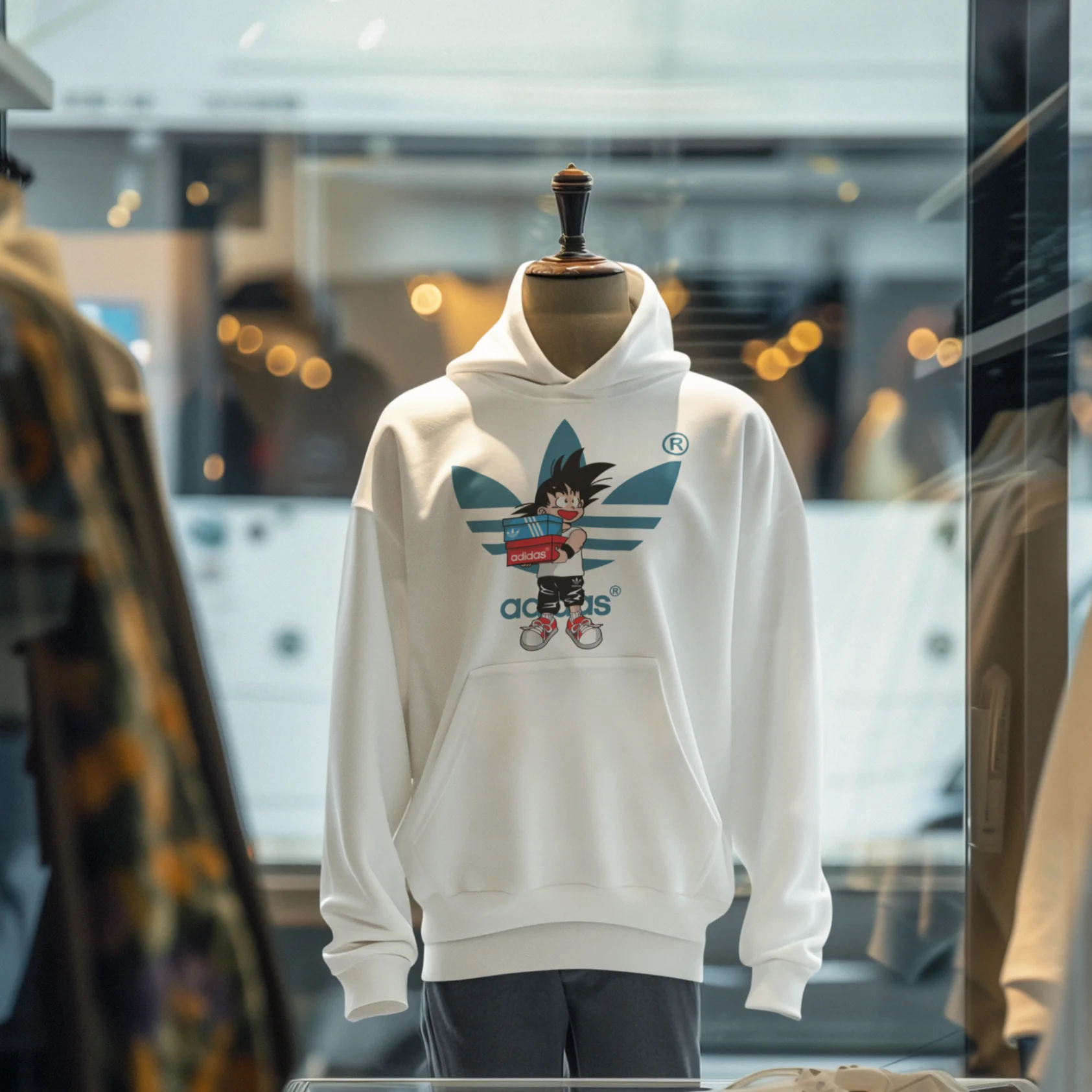 Goku Shoe Boxes Hoodie (Blanc)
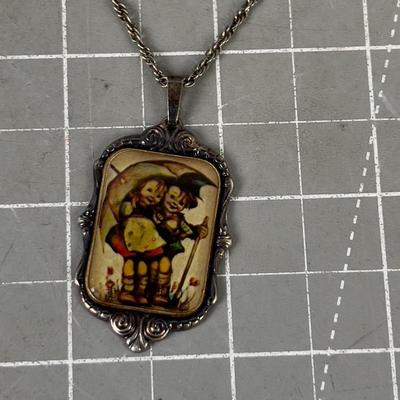 Silver Plated Hummel Pendant on Chain 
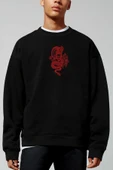 Pasage Arka-ön Dragon Baskılı Siyah Sweatshirt thumbnail 2
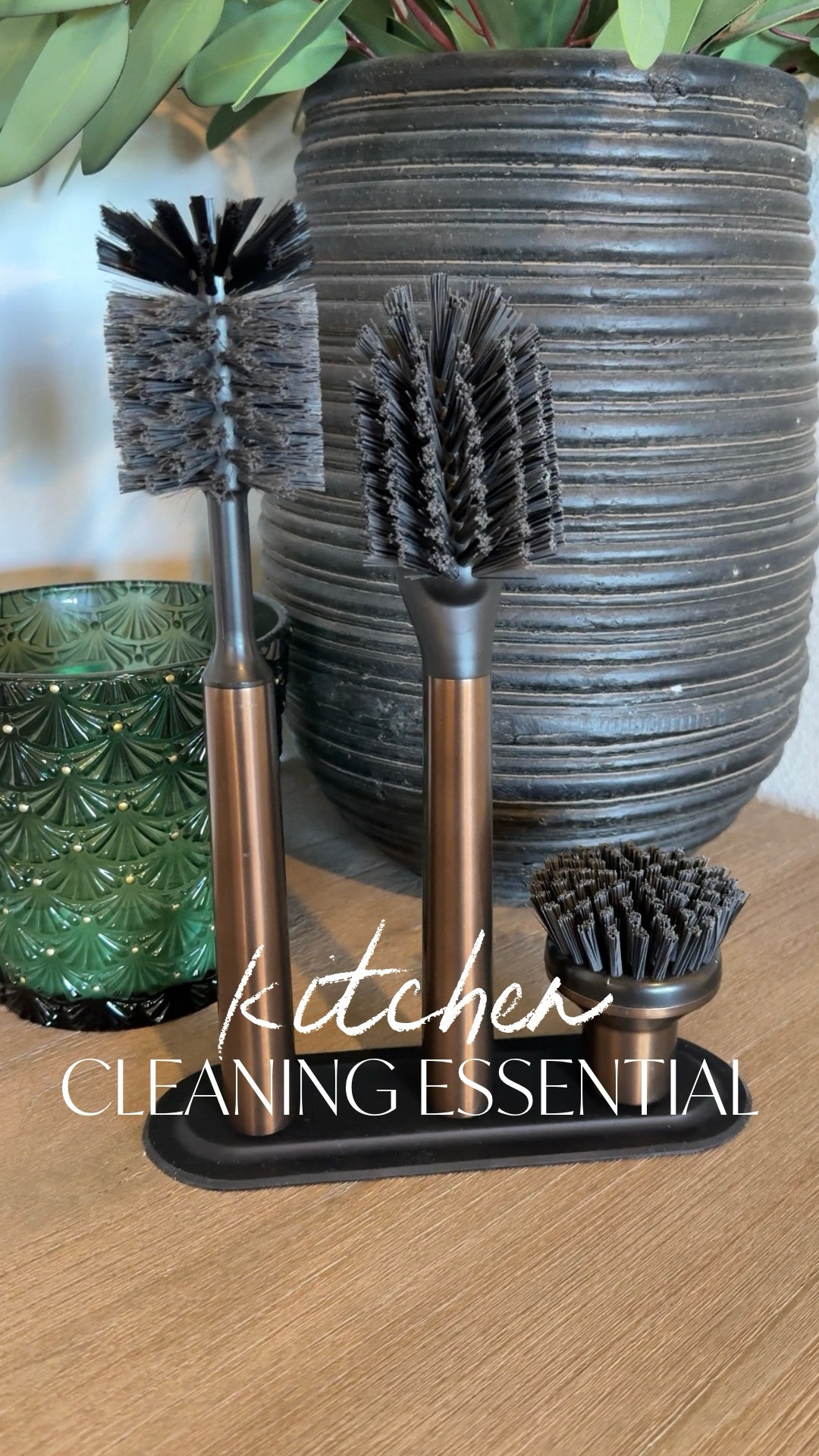 I have been WAITING for this gorgeous brush set!!! And it’s finally here and more gorgeous than I imagined! Available in four colors! Makes the perfect gift, so get it now before the holiday rush!

This magnetized brush set stands upright for ease of use, thorough drying and stunning kitchen décor
The Bottle Brush: Short, soft nylon bristles for delicate glasses and water bottles
The Palm Brush: Extra-firm, non-scratch bristles for pots, pans and stubborn messes
The Dish Brush: Firm, non-scratch bristles and 3-sided scraper for dishes and baked on spots
The Multi-Brush Magnetic Pedestal: Keeps everything neat
Premium stainless steel handles have a beautiful metallic bronze finish and is comfortable to hold and designed to last
Replacement brush heads sold separately
Makes a thoughtful, elegant gift

#LTKSeasonal #LTKHome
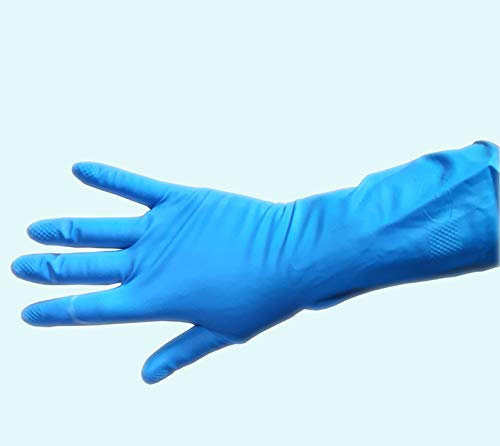 Handschuhe für den Haushalt, Nitril, wasserdicht, lang, für die Reinigung von Geschirr, Blau, Größe M – 7,5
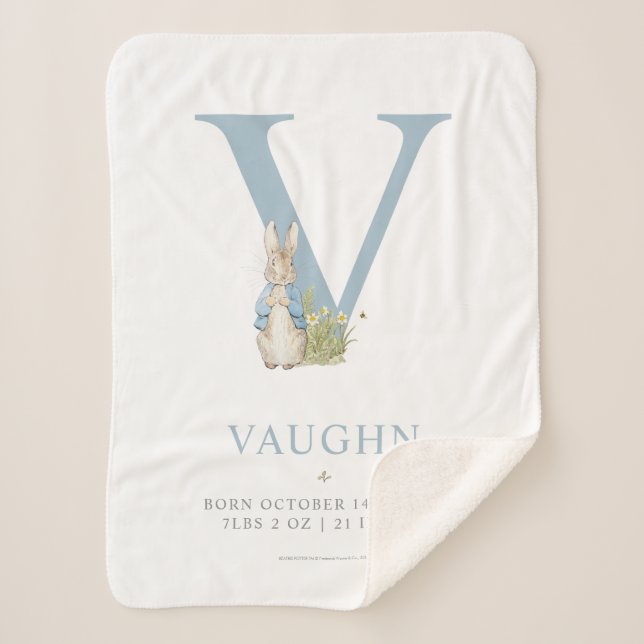 Peter Rabbit | Personalised Letter V Sherpa Blanket (Front)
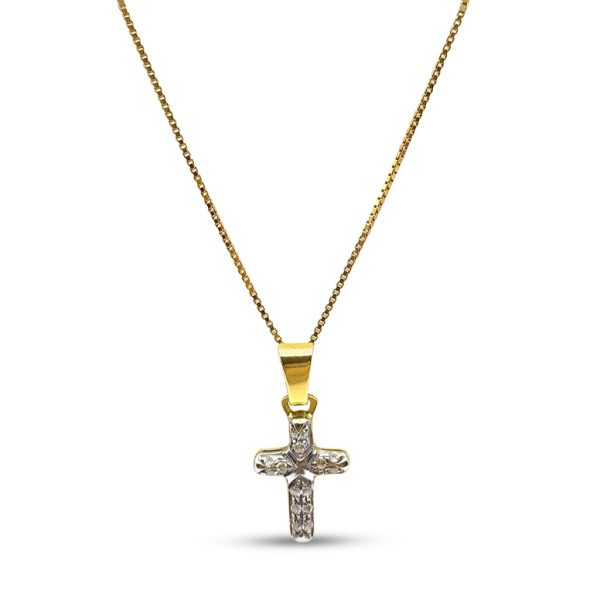 Diamond Cross Necklace 18ct Gold 0.15ct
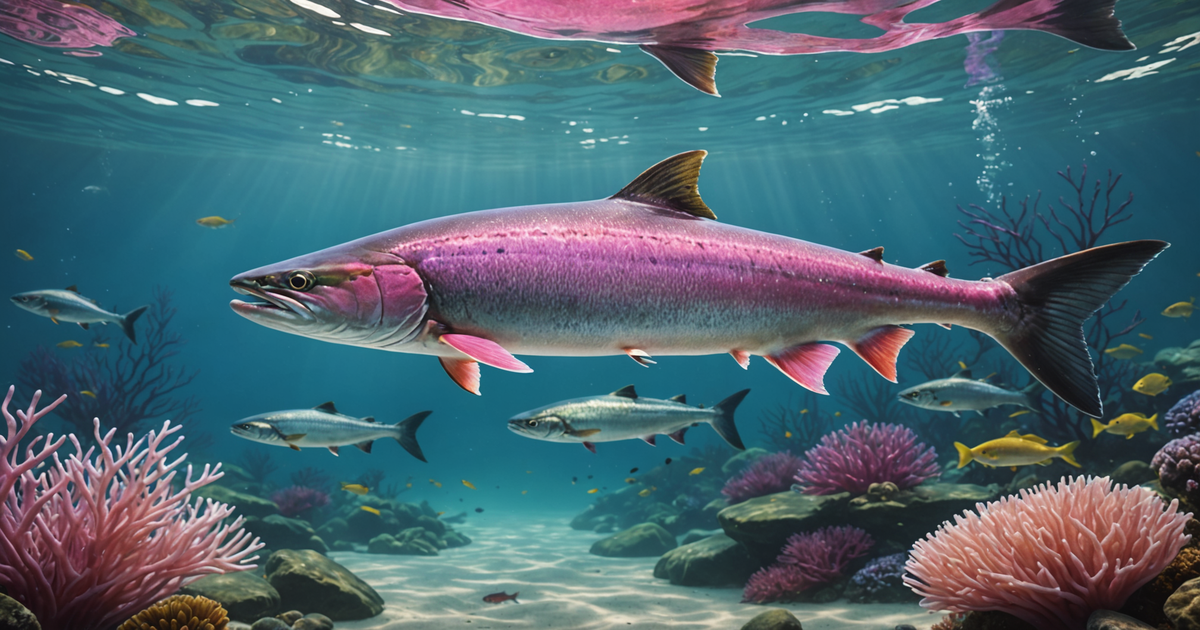 An illustration showing the colour transition of pink salmon from oceanic to spawning phase.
- - - - - - -
PROBLEM DETAILS: Copy the rows above exactly as they appear, line for line, leaving out the pictures.

RESULT FOR THIS TASK:
 Goku Shoe Boxes Hoodie (Blanc)
 Silver Plated Hummel Pendant on Chain 
 Pasage Arka-ön Dragon Baskılı Siyah Sweatshirt thumbnail 2
 I have been WAITING for this gorgeous brush set!!! And it’s finally here and more gorgeous than I imagined! Available in four colors! Makes the perfect gift, so get it now before the holiday rush!

This magnetized brush set stands upright for ease of use, thorough drying and stunning kitchen décor
The Bottle Brush: Short, soft nylon bristles for delicate glasses and water bottles
The Palm Brush: Extra-firm, non-scratch bristles for pots, pans and stubborn messes
The Dish Brush: Firm, non-scratch bristles and 3-sided scraper for dishes and baked on spots
The Multi-Brush Magnetic Pedestal: Keeps everything neat
Premium stainless steel handles have a beautiful metallic bronze finish and is comfortable to hold and designed to last
Replacement brush heads sold separately
Makes a thoughtful, elegant gift

#LTKSeasonal #LTKHome
 Handschuhe für den Haushalt, Nitril, wasserdicht, lang, für die Reinigung von Geschirr, Blau, Größe M – 7,5
 Peter Rabbit | Personalised Letter V Sherpa Blanket (Front)
 Diamond Cross Necklace 18ct Gold 0.15ct
 An illustration showing the colour transition of pink salmon from oceanic to spawning phase.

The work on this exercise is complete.